Sidewalks assist thousands of students who rely on safe access to and from their classes. It can do as little as making your walks around campus easier and pleasing.
 It is very evident that FAMU is already  revamping many of its older buildings such as Sampson and Young Halls.
This is not to dismiss the renovations that are under way, but better pathways enhance the biking, driving, and bicycling experience for the public on campus.
 In general, the improvement of pathways will boost personal enjoyment, fitness, safety, economy and the environment within our community.         
According to over 40 percent of Americans are overweight.
In terms of personal enjoyment and fitness, sidewalks will encourage more exercise and physical activity, which offers everyone a chance to step outside and get  active among each other while enjoying fresh air.

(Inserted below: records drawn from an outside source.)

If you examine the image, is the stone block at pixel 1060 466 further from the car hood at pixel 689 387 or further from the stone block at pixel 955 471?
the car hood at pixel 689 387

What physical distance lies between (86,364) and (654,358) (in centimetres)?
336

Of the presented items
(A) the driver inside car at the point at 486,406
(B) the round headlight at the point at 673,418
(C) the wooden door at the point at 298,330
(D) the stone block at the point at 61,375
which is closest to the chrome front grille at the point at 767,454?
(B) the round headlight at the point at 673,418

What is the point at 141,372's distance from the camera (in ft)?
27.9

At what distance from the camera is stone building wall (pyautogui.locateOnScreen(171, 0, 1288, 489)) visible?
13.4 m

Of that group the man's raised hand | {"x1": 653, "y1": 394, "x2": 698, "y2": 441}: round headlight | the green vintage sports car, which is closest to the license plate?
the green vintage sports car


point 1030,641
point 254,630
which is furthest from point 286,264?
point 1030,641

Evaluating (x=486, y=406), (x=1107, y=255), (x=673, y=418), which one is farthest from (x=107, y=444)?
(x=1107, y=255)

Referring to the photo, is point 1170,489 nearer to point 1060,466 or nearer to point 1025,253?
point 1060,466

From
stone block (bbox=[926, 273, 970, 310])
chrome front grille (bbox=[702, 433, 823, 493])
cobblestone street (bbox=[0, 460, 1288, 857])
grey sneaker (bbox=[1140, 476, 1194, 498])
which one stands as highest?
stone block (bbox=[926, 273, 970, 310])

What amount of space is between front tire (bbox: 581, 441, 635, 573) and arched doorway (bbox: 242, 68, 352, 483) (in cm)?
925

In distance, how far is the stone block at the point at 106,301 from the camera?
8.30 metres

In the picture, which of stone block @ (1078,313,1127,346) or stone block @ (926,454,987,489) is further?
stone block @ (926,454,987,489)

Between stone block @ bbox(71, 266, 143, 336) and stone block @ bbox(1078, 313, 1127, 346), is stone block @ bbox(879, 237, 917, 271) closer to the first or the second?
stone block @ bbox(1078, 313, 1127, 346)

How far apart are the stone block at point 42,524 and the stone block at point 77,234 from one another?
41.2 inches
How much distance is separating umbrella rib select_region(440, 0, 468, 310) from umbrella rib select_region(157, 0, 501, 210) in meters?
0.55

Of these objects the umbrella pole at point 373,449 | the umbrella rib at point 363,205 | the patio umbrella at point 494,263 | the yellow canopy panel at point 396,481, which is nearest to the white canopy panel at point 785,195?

It gives students and the community a place to relax and engage in activities such as bike riding, jogging, and skateboarding for some.
This will improve the campus health and vibe with deep community relations.
Campus safety is another area that would improve.
Pedestrians will be safe from motorists and the sidewalks  will separate them from the very busy Wahnish Way and Gamble Street, where drivers could conflict with pedestrians and cause accidents, especially around morning and evening rush hours.
Certain portions of Gamble Street, from the Gore Educational Complex to Martin Luther King Jr. Boulevard, could use another set of sidewalks to prevent students from having to walk in the streets when going to class. Ramps, gutters, and curbs seem minor, but are huge for persons of disabilities who need to merge onto streets and sidewalks in a more simple and safely manner.
Widening narrow sidewalks also makes a difference. In a functional transit system at least 2.59 meters, or 8.5 feet, of public right-of-way should be dedicated to the sidewalk corridor.
These improvements certainly give the handicapped and visually impaired more space to move around.These pathways also provide security to the residents and offices.
 Criminals would be deterred from the area because of the ongoing activity among people that may prevent burglaries and robberies in an active community.
Better pathways aid in the safety of the students walking at night on and off campus. Here students rely on pathways in well-lit areas to get to their destinations without  the risk of hiking through dark woods or any secluded spots. 
It makes it comfortable for any one and relieves the fear of being assaulted or robbed.
According to the National Personal Transportation Survey, 40 percent of car trips in the U.S. are less than two miles. Therefore more sidewalks would increase walking  and decrease the use of cars for short trips, saving gas and lowering emissions. The less C02 emitted into the atmosphere means a less polluted campus environment.